Monday, August 30, 2010

Try What You Want

Last week bug 473184 saw some progress when we landed the try_parser which allows devs to put in their hg commit comments what try builds they would like on a particular push. This is a first step towards a two-part goal: 1) giving devs more self-serve tools for try and 2) lowering try wait-times.

Now you can try what you want instead of just pushing and getting the default set (currently default is all opt & debug builds, all unittests, no talos).  You will get less emails and only the results you're looking for and everyone wins when you only ask for what you need since it will make more machines available for other builds.

To use this fabulous new TryChooser in your commit message (soon to be available in a committed config file as well) you do the following:


  • You've got your patch ready to try
  • Set the commit comment to what you would like to run on try
  • In this case, let's say you want a linux opt build, no mobile, no unittests, and only talos tp4 results
hg commit -m "Patch to fix a pixel placement try: --build o --p linux --m none --u none --t tp4"
  • Push to try
  • What happens? 'Linux tryserver build' builder is created and runs your opt linux build.

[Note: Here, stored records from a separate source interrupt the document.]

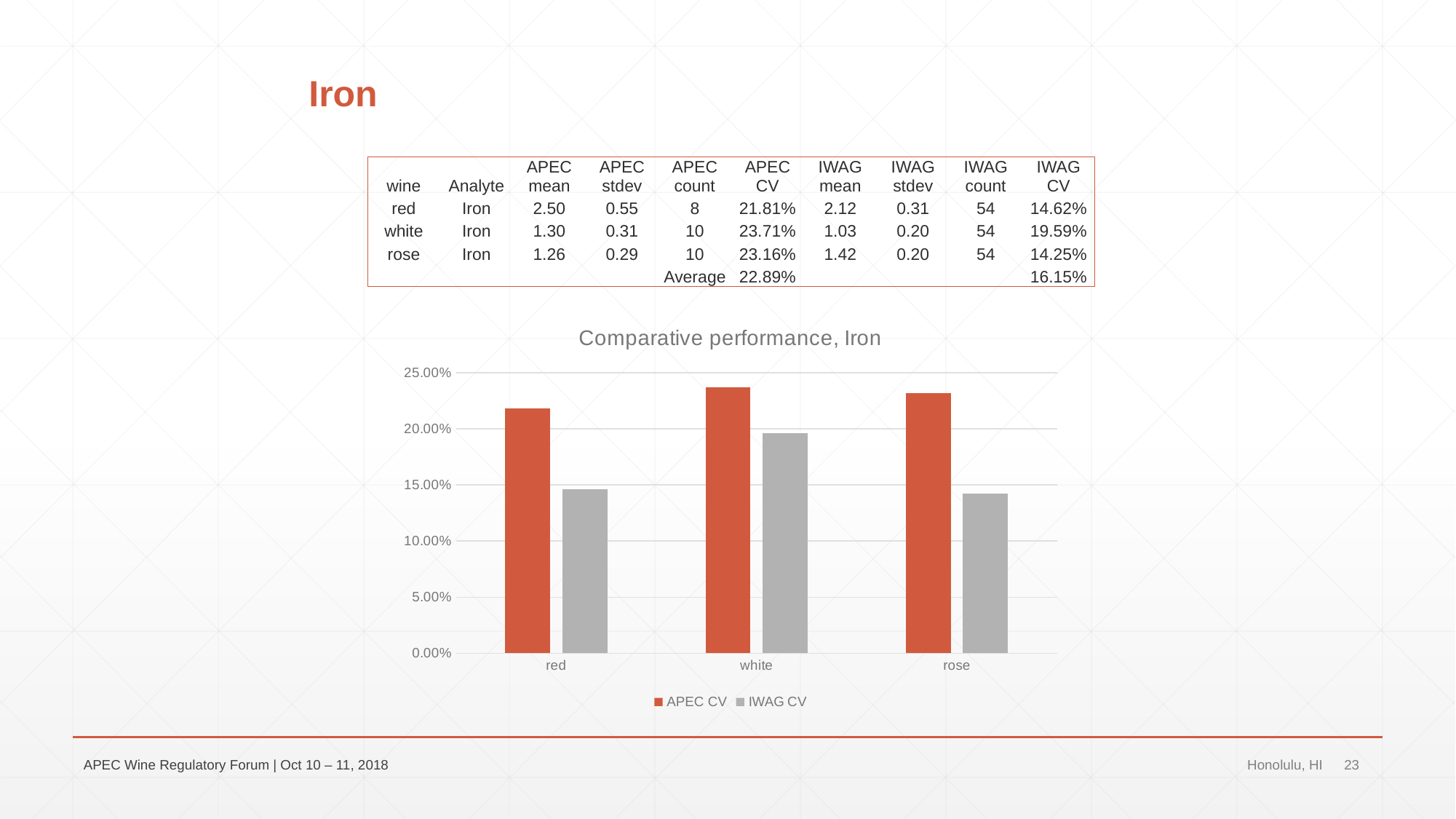
What type of chart is shown under the title "Comparative performance, Iron"? bar chart What is the APEC CV value for white wine? 23.71% How many wine categories are shown on the x axis of the chart? 3 Is the IWAG CV value for white wine greater or less than 15.00%? greater What is the IWAG CV value for rose wine? 14.25% Which series is shown in orange in the chart? APEC CV For red wine, which is larger, the APEC CV or the IWAG CV? APEC CV Which wine has the highest APEC CV? white How many series does the chart legend list? 2 What is the difference between the APEC CV and the IWAG CV for white wine? 4.12% Is the APEC CV value for red wine greater or less than 20.00%? greater What is the title of the chart? Comparative performance, Iron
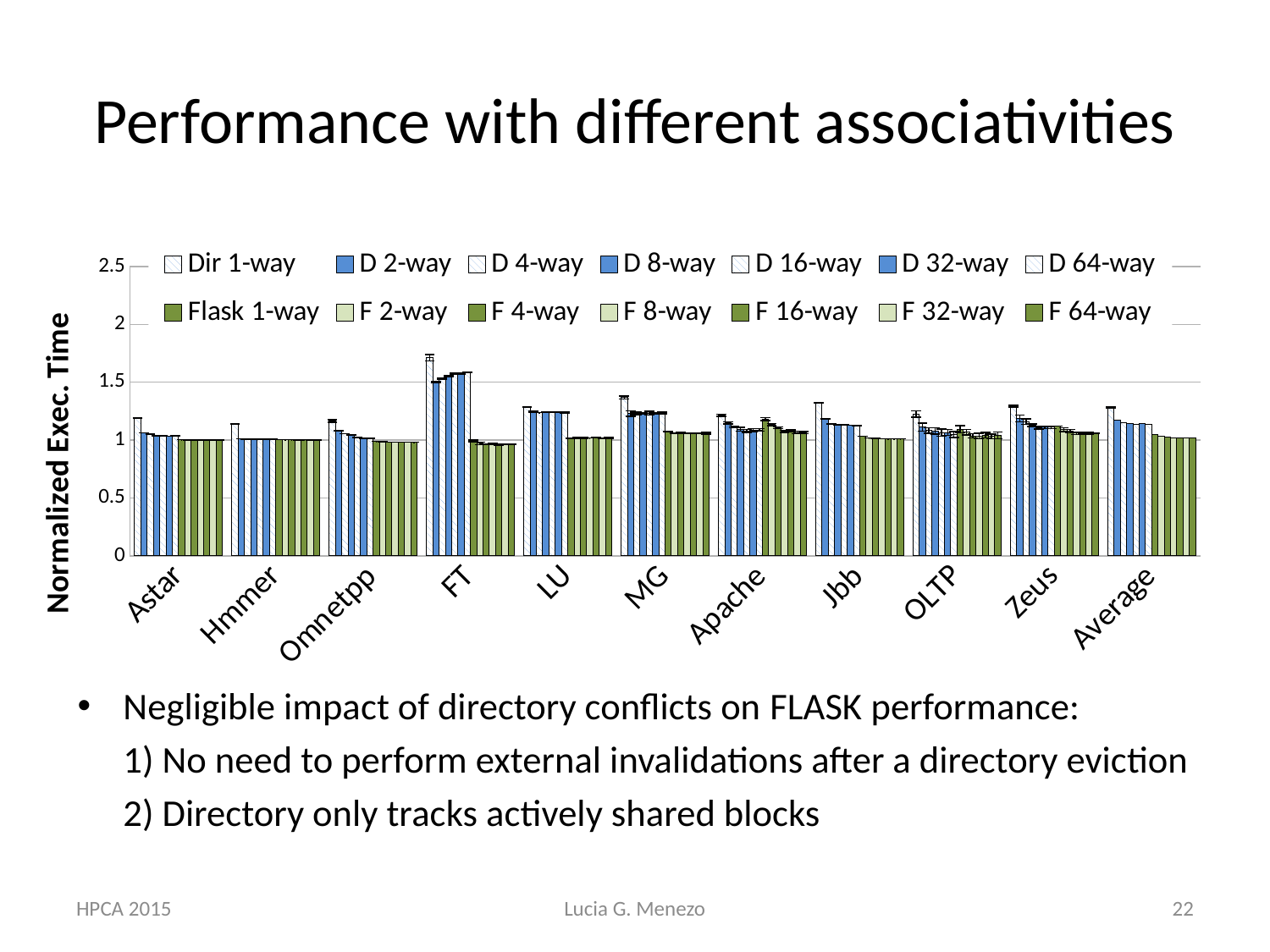
What is the label of the y axis of the chart? Normalized Exec. Time What is the first series listed in the chart's legend? Dir 1-way In FT, which is larger: the Dir 1-way bar or the Flask 1-way bar? Dir 1-way Which is larger: the Dir 1-way bar for FT or the Dir 1-way bar for Hmmer? FT Is the value for Flask 1-way in FT greater or less than 1.5? less How many series does the chart's legend list? 14 Is the value for Dir 1-way in FT greater or less than 1.5? greater How many categories are shown along the x axis of the chart? 11 Which category has the highest Dir 1-way bar? FT Is the value for Dir 1-way in Astar greater or less than 1.5? less What kind of chart is shown on the slide? bar chart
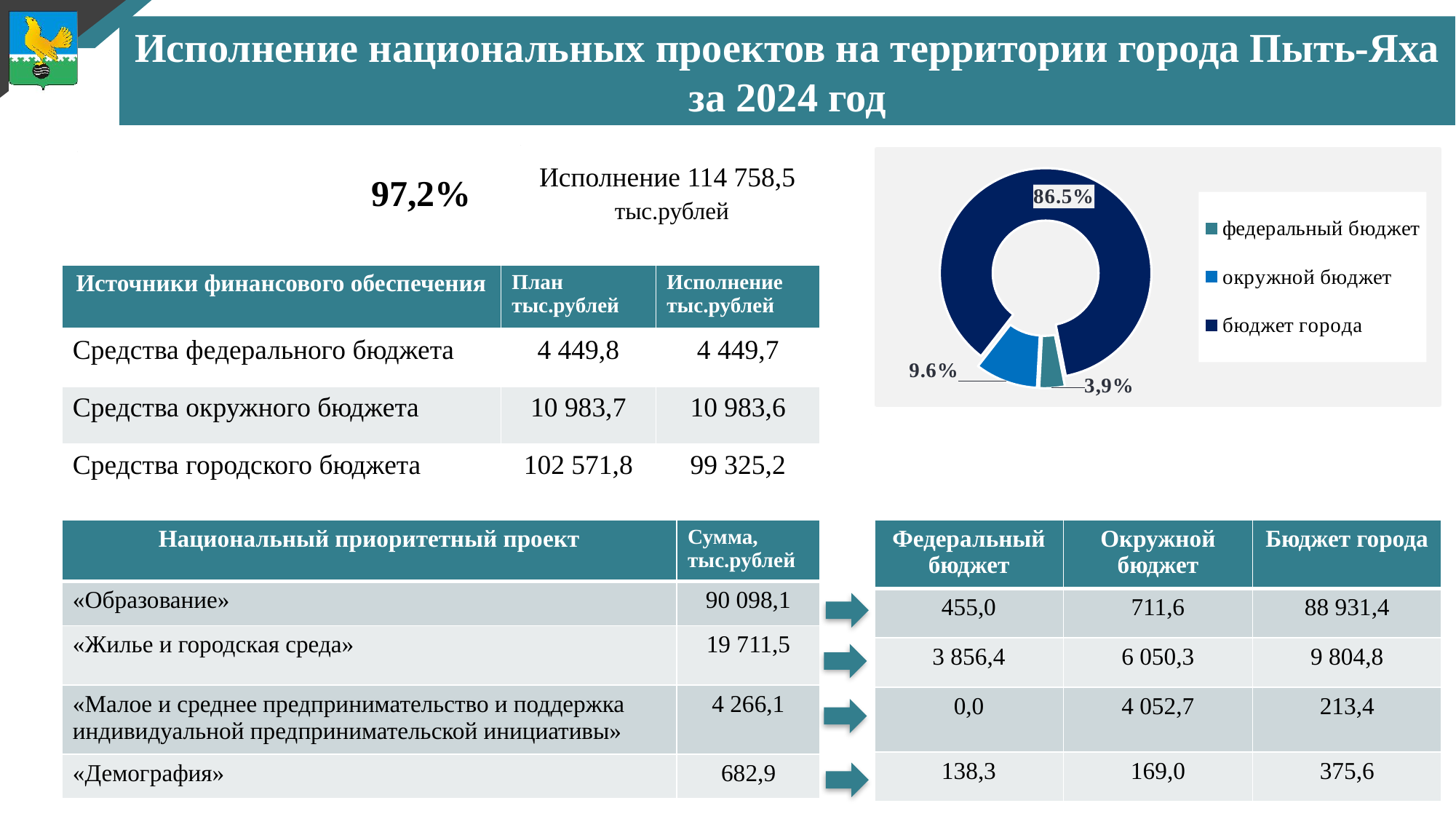
Which slice of the doughnut chart is the smallest? федеральный бюджет In the doughnut chart, which is larger: «окружной бюджет» or «федеральный бюджет»? окружной бюджет Which legend entry of the doughnut chart is listed first? федеральный бюджет What share of the doughnut chart does «бюджет города» take? 86.5% What kind of chart is shown on the slide? doughnut (pie) chart What colour is the «бюджет города» slice in the doughnut chart? dark navy blue How many series does the legend of the doughnut chart list? 3 Is the share of «бюджет города» in the doughnut chart greater or less than 50%? greater What share of the doughnut chart does «федеральный бюджет» take? 3,9% How many slices does the doughnut chart have? 3 What share of the doughnut chart does «окружной бюджет» take? 9.6% Which slice of the doughnut chart is the largest? бюджет города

If the build completes successfully then the talos tests are triggered and once the test-master gets the notice of the change it will read the hg commit comments and only kick off the one builder for tp4 'Rev3 Fedora 12 tryserver talos tp4' 
  • You get a total of 3 emails and have used very little compute time - you rock!


please go to http://wiki.mozilla.org/Build:TryChooser for complete info and options as well as some answers to questions you make have and take the TryChooser out for a spin.

Wednesday, August 11, 2010

No really, it *is* easy to test your Python code

This week is all about getting custom selection for tryserver submissions (bug 473184) ready for public consumption. The plan is to have a custom scheduler that calls a function which parses a commit comment (and later, the option of an .info file instead) and then only schedules the builders which have been requested. This will be awesome for our build machine resources since it will mean that if you don't want a particular platform/test/talos suite it will never even get triggered.

In today's work on the parser I wrote python unittests for the first time. I remember doing some unittests in school but that was way back when we used Java. The python unittest module is really awesome and easy to get up and running. Once I had my tests passing I then ran the coverage tool on both the test suite and the parser to see how I did in covering all my bases:


This tool is Frickin' Awesome! I can see at a glance that I need another test to see what happens if someone wants a subset of mobile build platforms.

Tomorrow I'll be getting my coverage even higher and then starting to stage this scheduler and see how it handles our large amount of possible builders to choose from. Keep your ears open - selecting your try build configuration is right around the corner.